Your objective: Would you write out the full listing exactly, without any pictures?

-- -- --

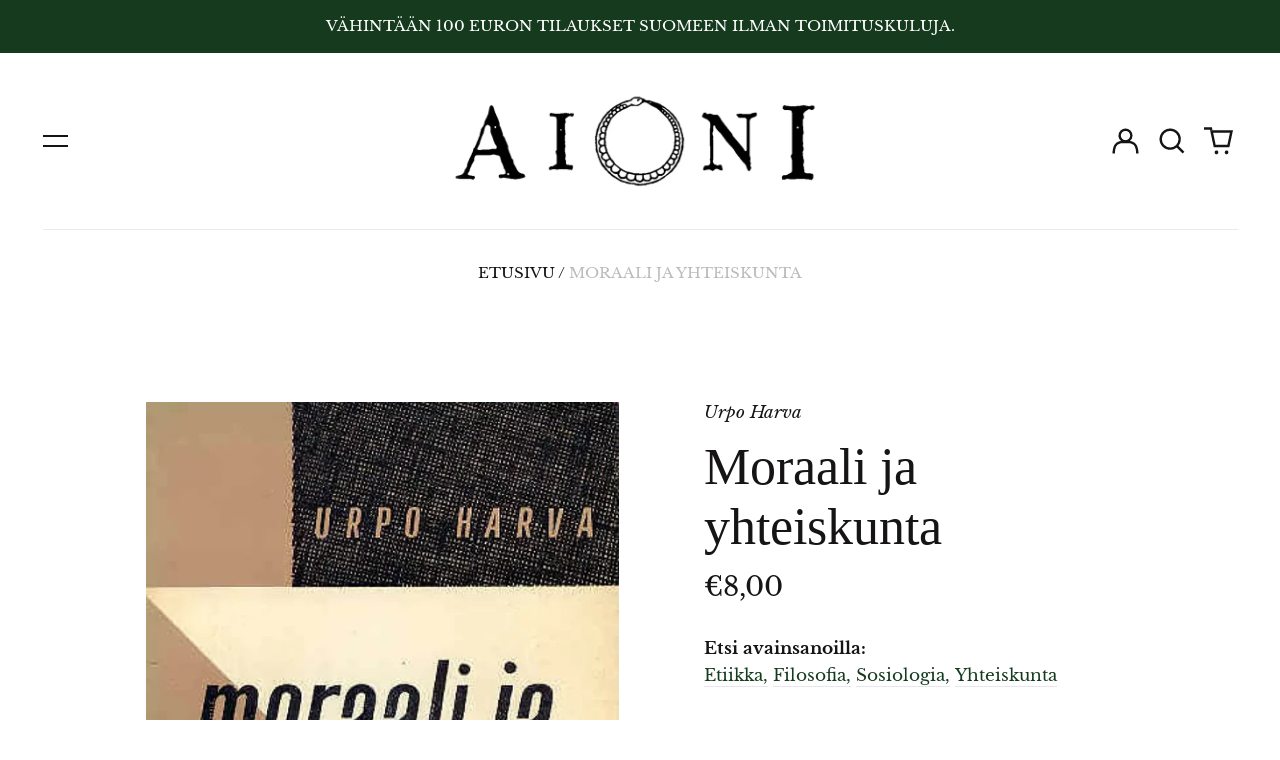

--- FILE ---
content_type: text/html; charset=utf-8
request_url: https://www.aioni.fi//variants/43373152796895/?section_id=store-availability
body_size: 297
content:
<div id="shopify-section-store-availability" class="shopify-section"><script type="application/json" data-availability-json>{
    "variant": 43373152796895,
    
      "availability": {
        "closest_location": {
          "available": true,
          "pickup_text": "",
          "pickup_time": "Tavallisesti valmis 24 tunnissa",
          "modal_text": "Katso kaupan tietoja"
        },
        "list": [
          
{
              "available": true,
              "name": "AIONI kirjakauppa",
              "text": ", tavallisesti valmis 24 tunnissa",
              "address": "<p>Kasarmikatu 16<br>00130 Helsinki<br>Suomi</p>",
              "phone": "+3584578385597"
            }
          
        ]
      }
    
  }
</script>
</div>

-- -- --

Written solution:
--- FILE ---
content_type: text/html; charset=utf-8
request_url: https://www.aioni.fi//variants/43373152796895/?section_id=store-availability
body_size: 297
content:
<div id="shopify-section-store-availability" class="shopify-section"><script type="application/json" data-availability-json>{
    "variant": 43373152796895,
    
      "availability": {
        "closest_location": {
          "available": true,
          "pickup_text": "",
          "pickup_time": "Tavallisesti valmis 24 tunnissa",
          "modal_text": "Katso kaupan tietoja"
        },
        "list": [
          
{
              "available": true,
              "name": "AIONI kirjakauppa",
              "text": ", tavallisesti valmis 24 tunnissa",
              "address": "<p>Kasarmikatu 16<br>00130 Helsinki<br>Suomi</p>",
              "phone": "+3584578385597"
            }
          
        ]
      }
    
  }
</script>
</div>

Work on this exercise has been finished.